Bots, AI, and the new front line: Should blue teams start thinking like attackers?

Today’s attackers automate wherever they can. The bot era has fundamentally shifted the front line of cybersecurity. So in 2025 more than ever, blue teams have to learn to see through the attacker’s eyes and anticipate moves before they land.

When automation itself becomes an adversary

Defenders once owned automation; but now, attackers are taking the lead. According to a new report on global bot security from DataDome, only 2.8% of websites are now fully protected (that’s a steep drop from 8.4% just a year ago) while over 61% of domains failed every bot protection test, leaving them exposed to both simple and advanced automated attacks. 

This is more alarming when you look at it in the context of how AI-driven bot traffic has exploded. DataDome reported that LLM crawler traffic quadrupled in 2025, with AI agents now responsible for more than one in ten verified bot requests. These agents mimic human behaviour, adapt to defence logic, bypass CAPTCHAs, and evade static rules by constantly shifting tactics.

At the same time, PwC’s most recent (2025) survey on global digital trust (drawing from 4,042 business and tech executives across 77 countries) revealed that 96% of organisations say regulation has increased their cyber investment in the last year. But in spite of this spending rise, there are still major gaps in defence: only 2% of organisations have fully implemented cyber resilience actions across all areas surveyed. 

So budgets are rising but readiness is lagging. The tools many organisations still rely on were built for a world where bots were noisy and brittle. And that’s just not how it is anymore – in 2025, they’re quiet, agile, adaptive. The blue team’s old maps no longer align with the terrain.

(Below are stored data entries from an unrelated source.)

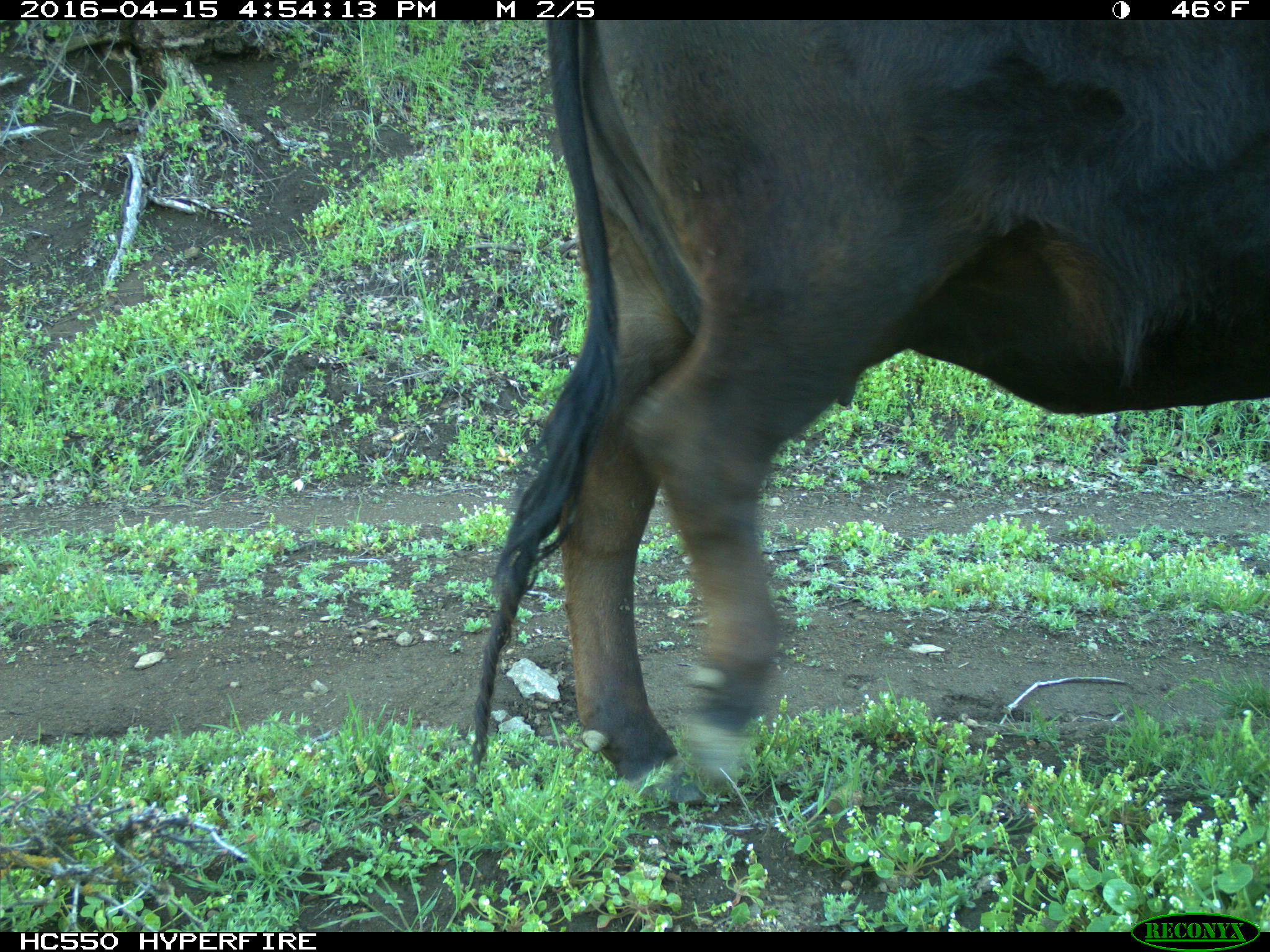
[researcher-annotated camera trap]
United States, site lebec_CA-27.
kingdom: Animalia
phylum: Chordata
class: Mammalia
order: Artiodactyla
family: Bovidae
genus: Bos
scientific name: Bos taurus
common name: domestic cow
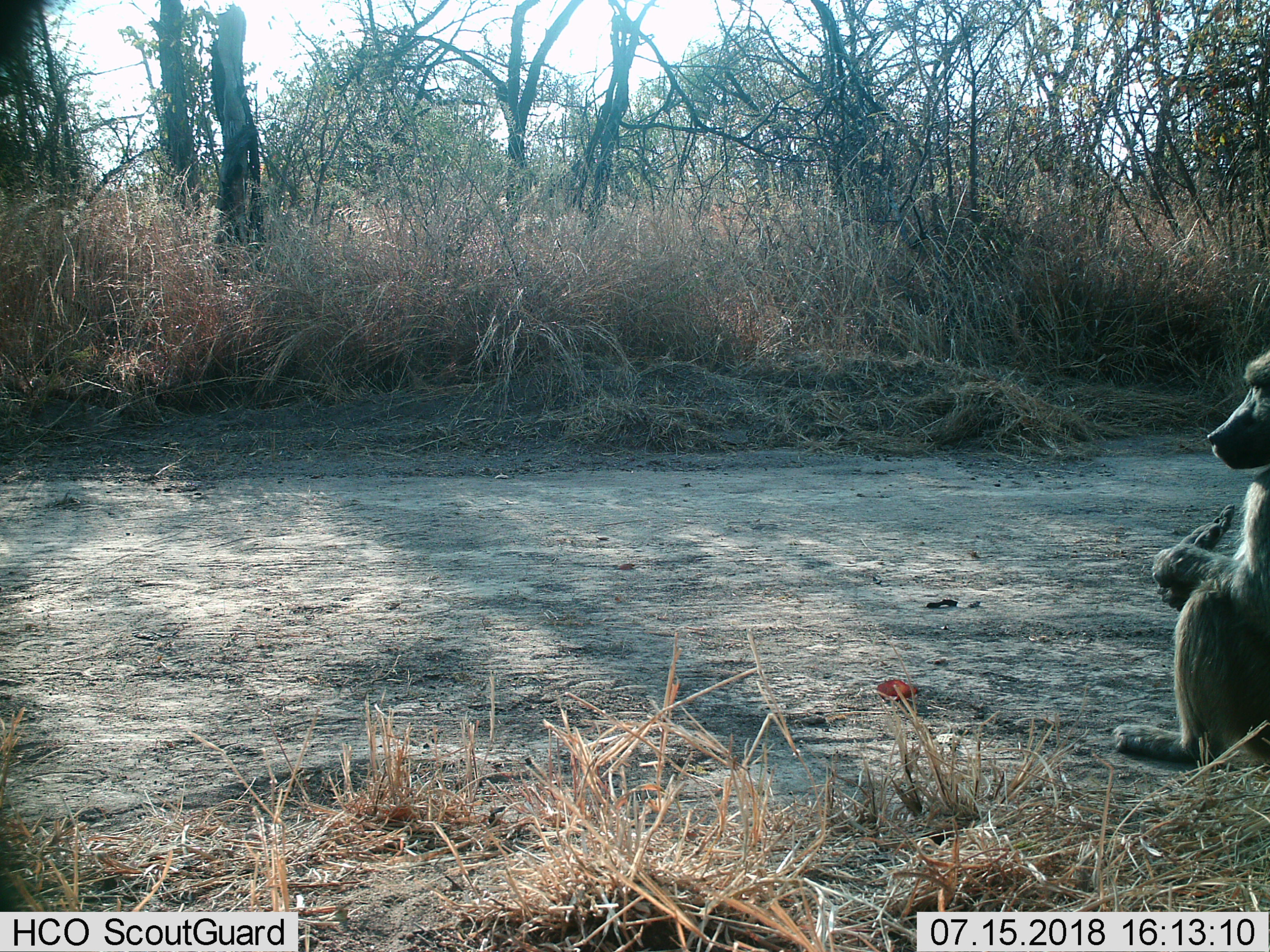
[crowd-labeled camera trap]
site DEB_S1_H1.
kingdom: Animalia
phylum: Chordata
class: Mammalia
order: Primates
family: Cercopithecidae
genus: Papio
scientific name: Papio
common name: baboon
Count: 1.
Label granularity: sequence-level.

We have to ask the right questions

In this new era, defending with rigid rules is futile. The question at the core now isn’t ‘is this traffic a bot?’ but ‘what is this traffic trying to do?’ 

Every unexpected login, every subtle API call, every shift in session behaviour requires interpretation. And that requires us to adopt attacker thinking.

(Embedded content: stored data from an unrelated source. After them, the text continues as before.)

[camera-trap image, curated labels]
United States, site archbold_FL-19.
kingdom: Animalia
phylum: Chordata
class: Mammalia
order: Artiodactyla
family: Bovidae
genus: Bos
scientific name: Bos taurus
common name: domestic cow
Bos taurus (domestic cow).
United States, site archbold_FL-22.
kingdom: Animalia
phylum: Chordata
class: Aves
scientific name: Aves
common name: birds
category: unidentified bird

Defenders must generate hypotheses: if a bot penetrates via path A, how would it escalate? What’s its lateral route or fallback plan? In practice, leading security operations centres (SOCs) are already deploying benign internal blue bots to probe systems – deliberately scanning and poking to see how the network reacts. They’re supplementing red team drills with AI-infused adversary simulations that mimic credential stuffing, adaptive reconnaissance or crawler behaviour. When your own systems struggle to contain your simulations, you know your real defences are fragile.

The mindset shift here is critical. Instead of waiting for alerts, defenders must think in terms of attack narratives. What’s the logic? What’s the sequence? What’s the turning point that reveals intent? This posture transforms defence from reactive to predictive.

Rethinking defence as intelligent response

As attackers continue to leverage automation, blue must lean into intent-based detection. Behavioural analytics, contextual scoring, real-time modelling – these become the backbone of defence. Rather than static rule blocks, systems assess whether actions align with legitimate business logic. 

And in a way, this evolution is as philosophical as it is technical. Defence teams have to shrink the cognitive distance to attacker thinking. They should ask what they’d do next if they were a bot; and treat every failed block and every delayed alert as a clue. Analysts should examine them not just as incidents, but as hypotheses to refine detection logic and threat playbooks.

Because real resilience lies in thinking broader and adapting sharper, to close the loop between simulation and live counters. 

Defence by empathy 

In today’s cyber battleground, the most secure systems will be those with the sharpest insight. A blue team that can mirror attacker logic becomes an immune system: self-probing, self-healing, ever-learning.

And ultimately, this comes down to discipline. In the era of adaptive bots and AI agents, defence requires empathy – the willingness to see your network just as an adversary would.